你的任务
根据下面关于网络内容消失的节选,说明七零后、八零后为什么"已经找不回我们的历史"。

阅读节选
○ ○ ○ ○ ○

如果某一天,你喜欢的微博博主所有的微博只显示“作者已设置只展示半年内微博,此微博已不可见”,你常看的公众号只显示“此账号已被屏蔽,内容无法查看”,你在抖音或小红书搜索某些信息,结果显示“作者已清空全部内容”……
甚至,微博、公众号、抖音、小红书,就像曾经存在过的bbs、贴吧、空间、博客一样,全部消亡……
你会不会为此难过哪怕是短短的一分钟?
作为传统互联网的一代人,七零后、八零后已经找不回我们的历史。因为它们已经全部消失了。
新生代也许还能看看朋友圈,但是朋友圈也越来越多“三天可见”,越来越沉默不语。
唯一还在热情发圈的,只剩下一水的营销信息。
未来就连这些营销信息,也终将消亡。

○ ○ ○ ○ ○

数据部分
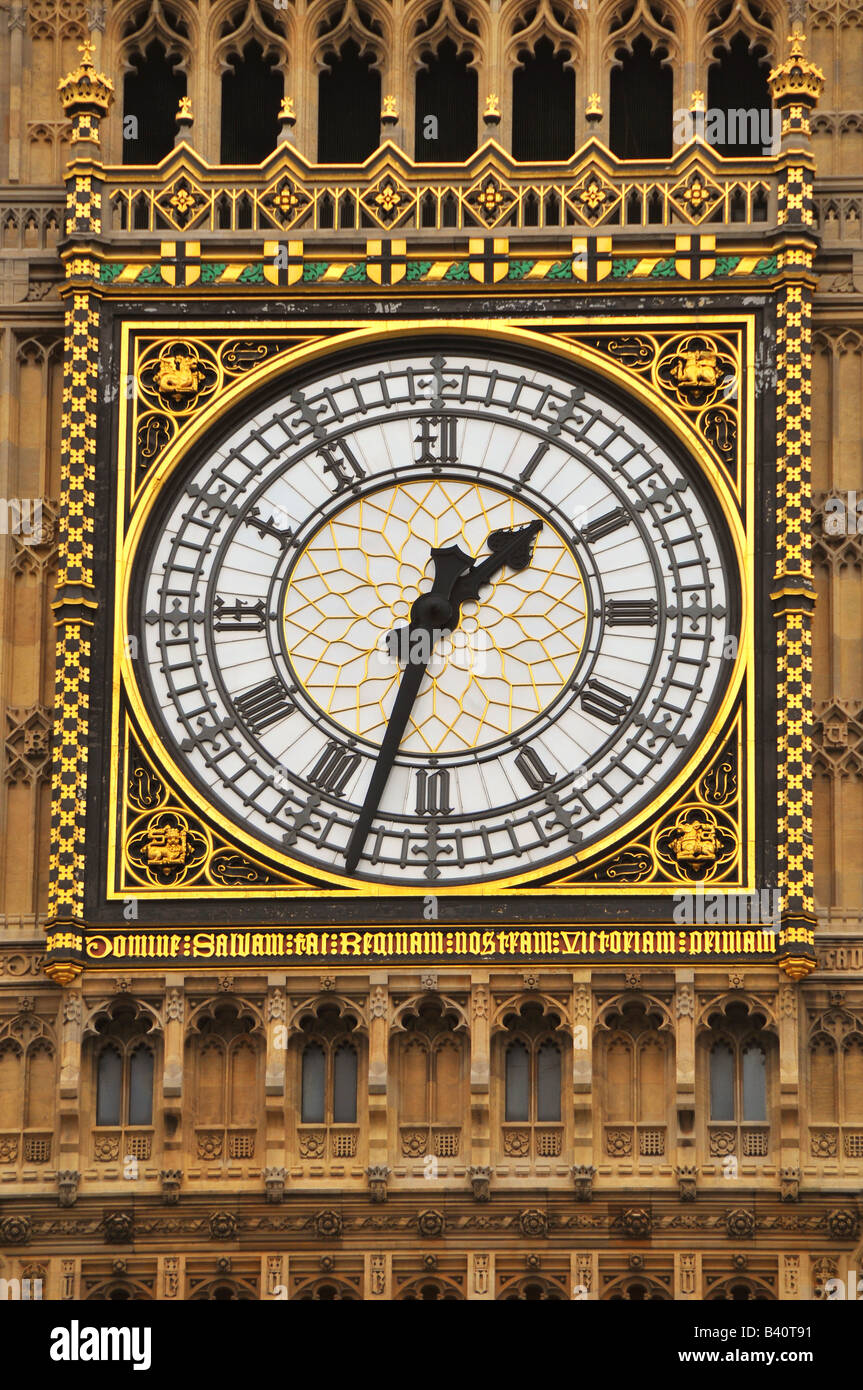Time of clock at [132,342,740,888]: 1:32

○ ○ ○ ○ ○

完整答案
节选给出的原因是"它们已经全部消失了"。也就是说,这一代人想找回的历史已经全部不复存在,所以无法再找回。